There’s a theory that suggests the best sports movies aren’t about sport. Sport is instead used as a Trojan horse to tell stories other than the one at the end. Documentary The Edge, which follows the rise of the England test cricket team in the very early 2010s, somehow manages to do both.

When we find the team, they’re languishing towards the bottom of the world test rankings, following a false dawn victory in The Ashes in 2005. Something needed to change, and in came Zimbabwean taskmaster Andy Flower as the test side’s new head coach. He brought with him an iron rod of discipline and a trip to a joyless looking training camp in a snow-filled German winter to try and achieve the given goal: to be the best test team in the world within two years. It’s little spoiler to suggest he enjoyed some success.

Featuring candid on-camera interviews with Flower himself, alongside players such as Kevin Pietersen, Jimmy Anderson, Graeme Swann, Jonathan Trott and Stuart Broad, what you first of all get then is a souvenir of a time when English cricket hit a real purple patch. Unexpectedly, though, Barney Douglas’s film then asks the question: what price did the players pay? When you’re pushing yourself to be the very best, what is the ramification? As enjoyable as the first half of the movie is, it’s in its second half that it goes deeper and explores the impact of Flower’s approach, and in particular the price several players have to pay when it comes to their mental health. It’s not a straight case of heroes and villains, and Flower’s own interview is very three dimensional.

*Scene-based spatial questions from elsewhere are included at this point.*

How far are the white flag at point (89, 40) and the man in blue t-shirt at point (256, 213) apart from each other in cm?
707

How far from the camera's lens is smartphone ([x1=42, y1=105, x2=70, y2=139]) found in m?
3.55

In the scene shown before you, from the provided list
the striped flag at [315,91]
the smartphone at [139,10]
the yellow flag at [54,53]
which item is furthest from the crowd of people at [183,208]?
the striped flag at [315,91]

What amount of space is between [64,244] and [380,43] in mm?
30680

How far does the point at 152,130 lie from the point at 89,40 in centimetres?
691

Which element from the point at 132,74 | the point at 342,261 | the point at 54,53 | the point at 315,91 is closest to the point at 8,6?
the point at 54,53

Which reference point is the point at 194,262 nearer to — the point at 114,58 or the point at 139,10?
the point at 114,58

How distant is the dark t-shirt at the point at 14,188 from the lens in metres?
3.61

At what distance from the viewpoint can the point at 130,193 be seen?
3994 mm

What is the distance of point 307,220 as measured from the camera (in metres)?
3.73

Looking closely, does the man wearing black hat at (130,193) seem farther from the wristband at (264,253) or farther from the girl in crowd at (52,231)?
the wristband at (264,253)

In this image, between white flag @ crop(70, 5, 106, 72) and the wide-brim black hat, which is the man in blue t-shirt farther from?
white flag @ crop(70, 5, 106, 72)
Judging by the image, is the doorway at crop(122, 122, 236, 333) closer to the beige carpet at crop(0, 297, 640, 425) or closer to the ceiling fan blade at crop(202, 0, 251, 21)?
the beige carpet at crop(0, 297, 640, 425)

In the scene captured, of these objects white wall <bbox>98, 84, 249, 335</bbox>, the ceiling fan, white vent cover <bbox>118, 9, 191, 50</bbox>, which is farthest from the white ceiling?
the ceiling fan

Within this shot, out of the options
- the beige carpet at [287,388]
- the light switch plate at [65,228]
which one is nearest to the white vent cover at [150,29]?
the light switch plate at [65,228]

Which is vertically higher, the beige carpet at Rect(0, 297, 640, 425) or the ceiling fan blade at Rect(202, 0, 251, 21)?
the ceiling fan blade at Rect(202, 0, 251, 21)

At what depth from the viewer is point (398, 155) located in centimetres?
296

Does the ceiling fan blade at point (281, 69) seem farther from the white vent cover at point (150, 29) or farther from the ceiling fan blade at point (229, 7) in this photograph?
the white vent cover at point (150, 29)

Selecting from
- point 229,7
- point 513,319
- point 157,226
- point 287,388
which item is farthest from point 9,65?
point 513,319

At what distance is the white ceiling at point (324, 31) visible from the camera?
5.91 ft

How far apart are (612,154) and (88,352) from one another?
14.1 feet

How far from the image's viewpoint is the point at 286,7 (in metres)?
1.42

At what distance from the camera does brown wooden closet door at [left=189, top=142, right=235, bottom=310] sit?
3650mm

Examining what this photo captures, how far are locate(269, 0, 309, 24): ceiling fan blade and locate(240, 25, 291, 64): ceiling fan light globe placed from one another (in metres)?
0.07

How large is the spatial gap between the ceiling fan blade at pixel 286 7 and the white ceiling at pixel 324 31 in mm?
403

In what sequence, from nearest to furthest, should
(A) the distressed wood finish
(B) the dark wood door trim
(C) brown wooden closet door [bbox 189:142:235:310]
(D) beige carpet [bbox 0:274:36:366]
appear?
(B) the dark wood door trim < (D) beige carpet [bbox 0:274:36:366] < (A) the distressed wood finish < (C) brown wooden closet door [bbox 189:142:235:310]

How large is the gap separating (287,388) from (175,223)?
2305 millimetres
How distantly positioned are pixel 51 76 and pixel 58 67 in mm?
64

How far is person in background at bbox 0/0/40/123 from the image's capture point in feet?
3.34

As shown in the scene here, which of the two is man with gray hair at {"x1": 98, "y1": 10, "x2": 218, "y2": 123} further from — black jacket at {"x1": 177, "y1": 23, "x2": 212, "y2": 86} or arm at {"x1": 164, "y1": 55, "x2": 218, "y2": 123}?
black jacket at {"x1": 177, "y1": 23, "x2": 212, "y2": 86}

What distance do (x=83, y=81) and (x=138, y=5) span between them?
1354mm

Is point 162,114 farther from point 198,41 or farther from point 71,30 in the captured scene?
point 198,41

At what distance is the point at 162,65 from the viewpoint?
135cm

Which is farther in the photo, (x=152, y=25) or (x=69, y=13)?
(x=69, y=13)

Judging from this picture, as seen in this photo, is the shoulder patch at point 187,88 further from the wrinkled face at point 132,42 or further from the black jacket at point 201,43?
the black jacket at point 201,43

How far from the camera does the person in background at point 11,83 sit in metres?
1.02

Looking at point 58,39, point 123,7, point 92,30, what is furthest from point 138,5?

The film finds itself balancing a few strands, but does it reasonably successfully. Furthermore, Douglas tries to add a cinematic edge to the way his frames his interview subjects, even if one or two of the visual metaphors he employs feel a little on the nose. Still, this is a fascinating documentary, all the better for having the support and approval of those involved. It means the story can be contextualised with appropriate footage of the cricket itself, and set against the conversation the film goes on to have, it genuinely offers sport and something more.